His entire household, including his common-law partner Julie Garcia, her 24-year-old son and her father, 80-year-old Juanito Teng, all tested positive for COVID-19 around the same time Sauve fell ill.
Teng died in the ICU shortly after being admitted to hospital, in a room right next to Sauve’s. No one in his family knows how they contracted the virus or who was infected first.
In total, Sauve says he spent about two months lying in a hospital bed, unable to stand or move. Since his operation in February, Sauve says he has lost at least 30 pounds. He says he will have to take daily medication to ensure his body doesn’t reject his new lungs for the rest of his life.
But four months after testing positive for COVID-19, Sauve says he is “recovering very well” from his battle with the virus.
Now at the University Health Network’s Toronto Rehab Bickle Centre, he does 45 minutes of physiotherapy each day to try to regain his strength and rebuild the muscle he lost while he was bedridden. He can get up from his hospital bed using his feet (“today I did it four times!”) and he can eat solid food again.

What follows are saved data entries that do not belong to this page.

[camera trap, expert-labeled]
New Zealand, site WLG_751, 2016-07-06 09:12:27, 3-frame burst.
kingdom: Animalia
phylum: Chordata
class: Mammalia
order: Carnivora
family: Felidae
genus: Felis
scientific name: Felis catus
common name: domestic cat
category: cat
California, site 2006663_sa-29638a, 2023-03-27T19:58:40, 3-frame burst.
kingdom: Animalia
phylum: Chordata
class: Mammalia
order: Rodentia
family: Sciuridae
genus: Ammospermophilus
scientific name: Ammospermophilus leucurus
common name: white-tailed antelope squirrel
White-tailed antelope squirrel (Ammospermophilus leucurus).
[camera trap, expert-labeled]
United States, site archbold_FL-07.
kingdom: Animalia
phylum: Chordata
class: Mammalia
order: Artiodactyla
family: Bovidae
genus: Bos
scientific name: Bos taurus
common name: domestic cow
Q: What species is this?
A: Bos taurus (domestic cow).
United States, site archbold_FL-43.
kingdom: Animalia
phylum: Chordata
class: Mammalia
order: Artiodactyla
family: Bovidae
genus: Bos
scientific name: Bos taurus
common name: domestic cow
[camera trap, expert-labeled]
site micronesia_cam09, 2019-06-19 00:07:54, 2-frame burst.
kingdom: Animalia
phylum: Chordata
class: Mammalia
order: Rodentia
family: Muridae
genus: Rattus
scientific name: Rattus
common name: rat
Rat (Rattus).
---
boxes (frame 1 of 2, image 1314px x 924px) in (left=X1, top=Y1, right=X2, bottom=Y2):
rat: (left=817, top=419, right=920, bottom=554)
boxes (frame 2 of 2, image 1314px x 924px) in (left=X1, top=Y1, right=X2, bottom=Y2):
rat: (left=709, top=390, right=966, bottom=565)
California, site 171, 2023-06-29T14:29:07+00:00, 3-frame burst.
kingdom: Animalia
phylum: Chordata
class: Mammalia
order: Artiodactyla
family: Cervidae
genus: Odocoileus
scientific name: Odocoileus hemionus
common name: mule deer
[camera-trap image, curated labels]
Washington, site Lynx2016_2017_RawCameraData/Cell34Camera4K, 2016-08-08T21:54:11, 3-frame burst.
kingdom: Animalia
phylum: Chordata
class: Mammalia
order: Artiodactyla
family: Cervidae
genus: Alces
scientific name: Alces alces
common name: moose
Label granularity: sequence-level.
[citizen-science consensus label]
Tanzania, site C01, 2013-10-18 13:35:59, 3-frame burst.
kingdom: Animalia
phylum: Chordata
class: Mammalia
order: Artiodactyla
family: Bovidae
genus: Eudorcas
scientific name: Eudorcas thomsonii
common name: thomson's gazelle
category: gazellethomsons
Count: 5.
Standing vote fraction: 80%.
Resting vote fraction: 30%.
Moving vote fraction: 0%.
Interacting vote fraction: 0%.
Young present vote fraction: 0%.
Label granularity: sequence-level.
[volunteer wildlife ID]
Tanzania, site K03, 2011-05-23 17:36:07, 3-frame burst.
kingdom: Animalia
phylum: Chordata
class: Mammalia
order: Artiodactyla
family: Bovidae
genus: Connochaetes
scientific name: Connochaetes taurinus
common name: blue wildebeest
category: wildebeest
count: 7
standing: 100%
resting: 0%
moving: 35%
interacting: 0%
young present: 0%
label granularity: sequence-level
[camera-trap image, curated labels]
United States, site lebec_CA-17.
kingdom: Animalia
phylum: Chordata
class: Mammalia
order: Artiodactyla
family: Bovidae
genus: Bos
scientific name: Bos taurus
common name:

“It still feels like a dream to me,” he tells Global News. “I’ve been given my life back. Every day is really a gift, and it took this terrible, terrible disease for me to realize that.”
Sauve says it will take months until he is finally able to return home. But he’s OK with that. The hospital staff have been “wonderful.”
“We’re like friends now,” he says. That, and he doesn’t want to have to use a walker to get through his front door.
“I want to leave here on my own two feet and go back home and be with my beautiful partner. I miss her so much. It’s very, very hard to be here without her,” Sauve says.
“I’ve never been away from her since the day I met her … and I want to be with her every day after this.”